[Excerpt]
• • • • •

This section contains parameters for how to handle training/validation/testing

This section contains config for which metrics to compute during training/validation/testing. See pymotmetrics.list_metrics for available metrics.

Should have a train, val and test key with corresponding list of metrics to compute during training.


Only computing the loss:
        train: []
        val: []
        test: []
Computing num_switches during validation:
        train: []
        val: ["num_switches"]
        test: []
Computing num_switches and mota during testing:
        train: []
        val: ["num_switches"]
        test: ["num_switches", "mota"]

This section indicates whether or not to track across chunks during training/validation/testing

Should have a train, val and test key with a corresponding bool whether to use persistent tracking. persistent_tracking should almost always be False during training. During validation and testing it may depend on whether you are testing on full videos or subsampled clips


        train: false
        val: false # assuming we validate on a subsample of clips
        test: true # assuming we test on a contiguous video.

• • • • •

[Entries shown]
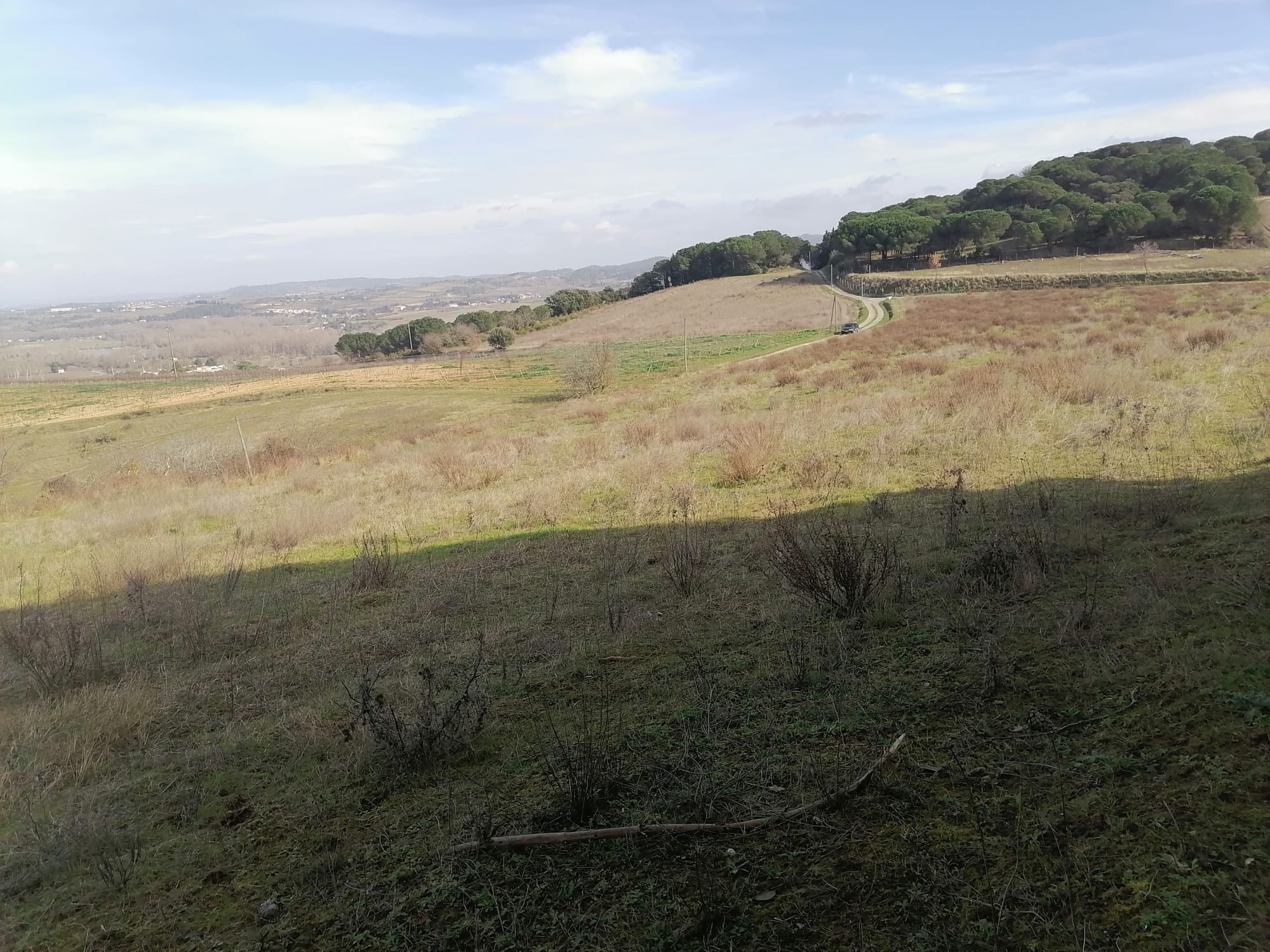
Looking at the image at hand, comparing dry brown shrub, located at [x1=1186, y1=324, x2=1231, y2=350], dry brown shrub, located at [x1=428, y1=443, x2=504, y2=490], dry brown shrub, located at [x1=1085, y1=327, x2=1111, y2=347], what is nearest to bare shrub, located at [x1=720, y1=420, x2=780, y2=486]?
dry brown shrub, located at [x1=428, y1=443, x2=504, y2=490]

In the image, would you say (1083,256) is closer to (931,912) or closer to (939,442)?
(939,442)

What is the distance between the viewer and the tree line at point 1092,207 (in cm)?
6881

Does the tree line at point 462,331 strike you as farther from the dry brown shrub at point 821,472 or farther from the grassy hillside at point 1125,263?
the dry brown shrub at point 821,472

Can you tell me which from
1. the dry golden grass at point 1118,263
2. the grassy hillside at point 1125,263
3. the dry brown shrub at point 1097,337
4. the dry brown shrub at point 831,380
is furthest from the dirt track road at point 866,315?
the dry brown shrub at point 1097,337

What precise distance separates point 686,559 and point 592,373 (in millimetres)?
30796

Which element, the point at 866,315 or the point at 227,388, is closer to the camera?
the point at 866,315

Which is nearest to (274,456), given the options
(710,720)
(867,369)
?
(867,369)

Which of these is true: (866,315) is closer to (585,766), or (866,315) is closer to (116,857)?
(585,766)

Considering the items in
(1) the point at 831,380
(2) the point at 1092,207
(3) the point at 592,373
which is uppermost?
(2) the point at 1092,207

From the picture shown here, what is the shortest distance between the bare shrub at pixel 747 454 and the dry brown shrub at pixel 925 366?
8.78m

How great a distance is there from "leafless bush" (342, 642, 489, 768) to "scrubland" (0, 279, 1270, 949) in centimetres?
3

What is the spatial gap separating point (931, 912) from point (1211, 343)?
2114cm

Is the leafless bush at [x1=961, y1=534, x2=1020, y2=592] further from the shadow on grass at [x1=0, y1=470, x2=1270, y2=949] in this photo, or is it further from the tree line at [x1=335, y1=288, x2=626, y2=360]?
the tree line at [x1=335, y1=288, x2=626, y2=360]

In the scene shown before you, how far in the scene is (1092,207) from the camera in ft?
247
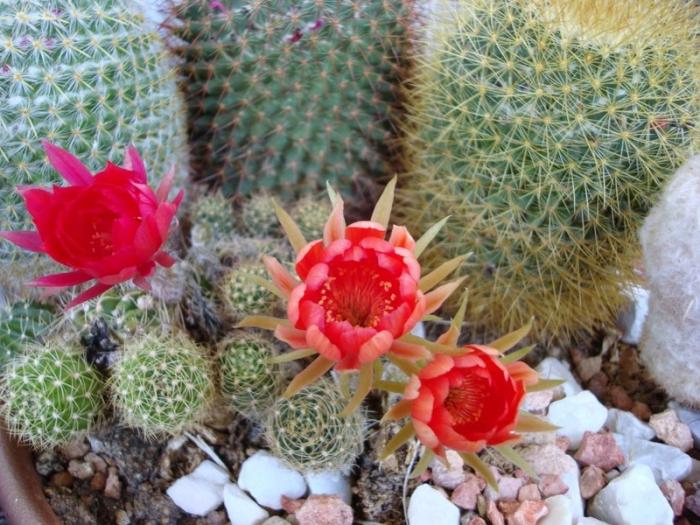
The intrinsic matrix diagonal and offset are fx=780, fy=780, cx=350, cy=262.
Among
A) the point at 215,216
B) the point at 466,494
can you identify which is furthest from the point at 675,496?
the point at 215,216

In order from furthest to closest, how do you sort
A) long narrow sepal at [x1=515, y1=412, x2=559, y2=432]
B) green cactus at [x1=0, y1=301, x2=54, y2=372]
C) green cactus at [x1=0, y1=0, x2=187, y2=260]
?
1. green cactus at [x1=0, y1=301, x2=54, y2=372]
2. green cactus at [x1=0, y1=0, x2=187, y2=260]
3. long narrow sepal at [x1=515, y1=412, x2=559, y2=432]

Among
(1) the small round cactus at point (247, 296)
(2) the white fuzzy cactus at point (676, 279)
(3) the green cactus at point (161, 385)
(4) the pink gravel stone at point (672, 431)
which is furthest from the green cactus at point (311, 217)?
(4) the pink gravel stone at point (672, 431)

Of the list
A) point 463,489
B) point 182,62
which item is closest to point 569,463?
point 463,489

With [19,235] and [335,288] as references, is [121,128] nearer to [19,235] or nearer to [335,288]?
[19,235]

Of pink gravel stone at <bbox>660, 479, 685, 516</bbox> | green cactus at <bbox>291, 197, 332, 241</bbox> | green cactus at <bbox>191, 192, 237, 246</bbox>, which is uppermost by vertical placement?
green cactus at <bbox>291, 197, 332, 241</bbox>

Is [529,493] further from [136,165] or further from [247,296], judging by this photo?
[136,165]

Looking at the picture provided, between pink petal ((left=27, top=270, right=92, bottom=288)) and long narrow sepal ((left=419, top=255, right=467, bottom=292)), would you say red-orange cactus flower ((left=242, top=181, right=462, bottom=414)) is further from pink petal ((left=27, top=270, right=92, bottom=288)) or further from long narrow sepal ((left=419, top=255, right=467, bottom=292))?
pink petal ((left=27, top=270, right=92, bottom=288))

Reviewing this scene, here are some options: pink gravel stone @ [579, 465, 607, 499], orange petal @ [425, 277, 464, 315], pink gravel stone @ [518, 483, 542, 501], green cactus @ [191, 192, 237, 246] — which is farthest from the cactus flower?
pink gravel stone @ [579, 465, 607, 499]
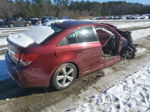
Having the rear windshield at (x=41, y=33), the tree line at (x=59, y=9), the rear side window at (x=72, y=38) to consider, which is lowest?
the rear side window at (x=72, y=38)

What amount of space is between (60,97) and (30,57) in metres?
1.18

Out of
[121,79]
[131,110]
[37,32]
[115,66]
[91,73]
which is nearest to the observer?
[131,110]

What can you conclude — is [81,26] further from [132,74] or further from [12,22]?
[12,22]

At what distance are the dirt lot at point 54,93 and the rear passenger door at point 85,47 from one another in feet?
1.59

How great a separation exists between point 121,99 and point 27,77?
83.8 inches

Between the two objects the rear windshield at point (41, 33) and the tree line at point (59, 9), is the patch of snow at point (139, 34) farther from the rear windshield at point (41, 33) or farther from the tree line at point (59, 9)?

• • • • •

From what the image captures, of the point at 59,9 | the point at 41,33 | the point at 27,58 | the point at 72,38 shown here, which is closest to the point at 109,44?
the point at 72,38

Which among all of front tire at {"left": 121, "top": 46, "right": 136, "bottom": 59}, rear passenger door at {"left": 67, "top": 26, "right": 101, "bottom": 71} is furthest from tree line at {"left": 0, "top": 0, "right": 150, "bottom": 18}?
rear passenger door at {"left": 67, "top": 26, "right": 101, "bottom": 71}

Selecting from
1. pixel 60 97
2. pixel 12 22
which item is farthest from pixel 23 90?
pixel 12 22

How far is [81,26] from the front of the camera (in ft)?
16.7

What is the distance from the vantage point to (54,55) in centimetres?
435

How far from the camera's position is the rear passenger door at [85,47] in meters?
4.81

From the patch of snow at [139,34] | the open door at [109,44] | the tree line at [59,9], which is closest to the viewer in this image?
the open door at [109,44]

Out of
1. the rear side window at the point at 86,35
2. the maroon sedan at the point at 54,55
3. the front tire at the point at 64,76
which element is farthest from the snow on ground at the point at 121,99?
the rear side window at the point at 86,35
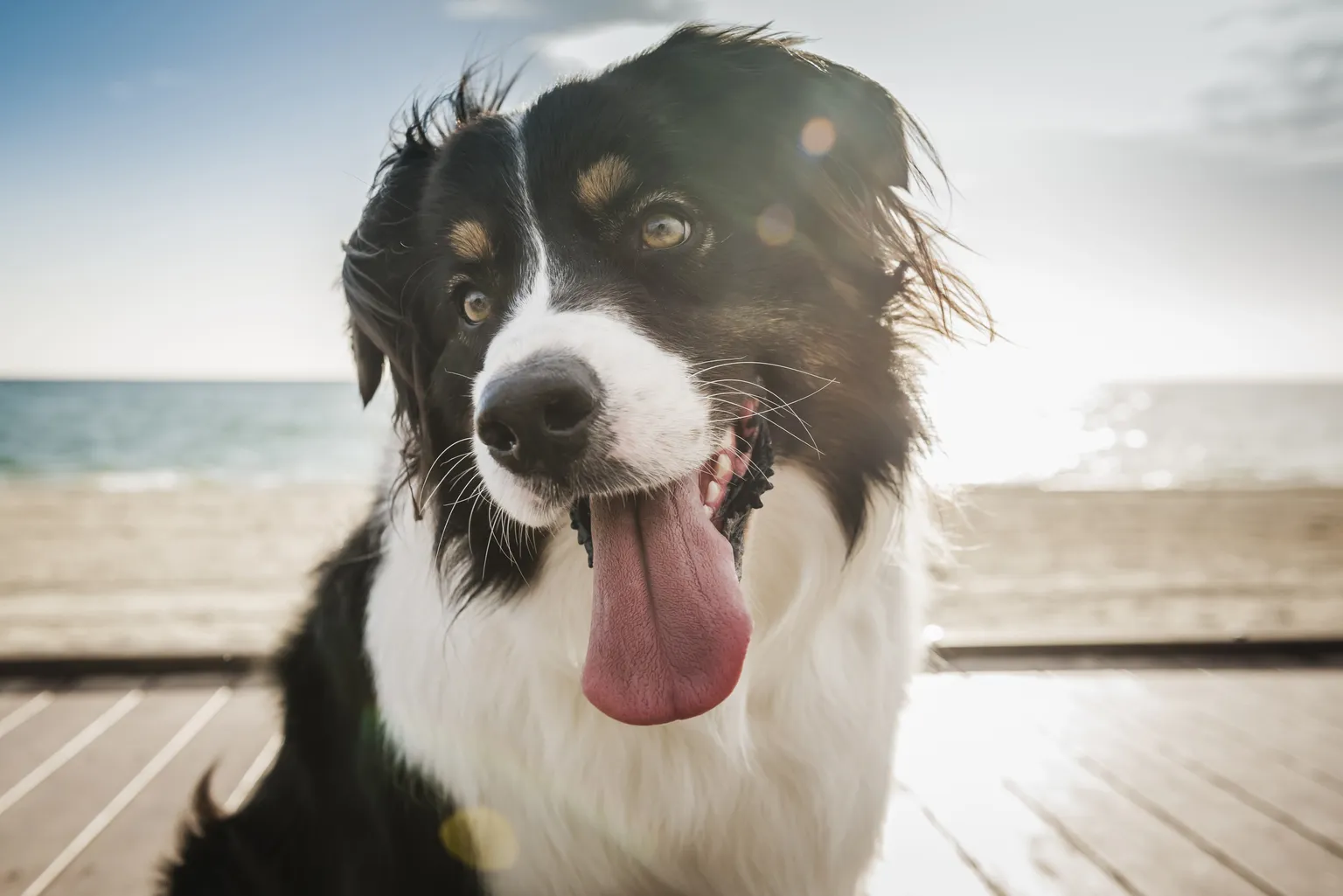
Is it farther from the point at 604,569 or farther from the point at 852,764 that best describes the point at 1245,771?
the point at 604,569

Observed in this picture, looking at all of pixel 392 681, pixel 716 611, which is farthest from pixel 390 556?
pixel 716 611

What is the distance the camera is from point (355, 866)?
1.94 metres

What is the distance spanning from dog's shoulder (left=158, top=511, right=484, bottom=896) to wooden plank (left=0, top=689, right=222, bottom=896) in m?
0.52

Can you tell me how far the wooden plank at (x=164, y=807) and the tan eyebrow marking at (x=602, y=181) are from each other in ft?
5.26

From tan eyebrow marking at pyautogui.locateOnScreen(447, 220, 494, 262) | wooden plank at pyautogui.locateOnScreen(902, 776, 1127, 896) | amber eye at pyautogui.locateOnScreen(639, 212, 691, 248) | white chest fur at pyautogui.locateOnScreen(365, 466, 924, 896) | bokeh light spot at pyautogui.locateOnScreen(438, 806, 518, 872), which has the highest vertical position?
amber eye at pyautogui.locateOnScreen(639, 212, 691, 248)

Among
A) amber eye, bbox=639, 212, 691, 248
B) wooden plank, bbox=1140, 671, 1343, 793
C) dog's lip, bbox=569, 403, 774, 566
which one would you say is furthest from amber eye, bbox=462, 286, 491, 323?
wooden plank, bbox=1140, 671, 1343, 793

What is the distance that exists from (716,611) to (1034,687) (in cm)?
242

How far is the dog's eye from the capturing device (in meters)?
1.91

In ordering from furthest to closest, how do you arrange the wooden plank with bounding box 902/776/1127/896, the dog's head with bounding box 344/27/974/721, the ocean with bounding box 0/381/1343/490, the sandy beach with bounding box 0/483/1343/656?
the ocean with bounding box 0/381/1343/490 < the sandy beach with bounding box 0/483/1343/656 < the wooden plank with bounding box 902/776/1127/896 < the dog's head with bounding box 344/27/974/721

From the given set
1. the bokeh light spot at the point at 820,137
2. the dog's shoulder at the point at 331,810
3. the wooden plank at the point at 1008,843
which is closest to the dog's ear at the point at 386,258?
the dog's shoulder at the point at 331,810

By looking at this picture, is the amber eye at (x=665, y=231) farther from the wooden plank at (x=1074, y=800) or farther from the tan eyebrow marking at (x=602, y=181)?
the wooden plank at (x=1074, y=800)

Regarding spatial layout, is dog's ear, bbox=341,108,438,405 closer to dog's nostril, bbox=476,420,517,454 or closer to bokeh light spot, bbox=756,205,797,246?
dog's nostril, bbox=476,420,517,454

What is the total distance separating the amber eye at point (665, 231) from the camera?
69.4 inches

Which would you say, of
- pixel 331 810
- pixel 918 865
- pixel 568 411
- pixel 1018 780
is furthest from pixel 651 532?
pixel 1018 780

• • • • •

[Problem details] In the configuration excerpt, what value should persistent tracking almost always have during training?

[Task result] False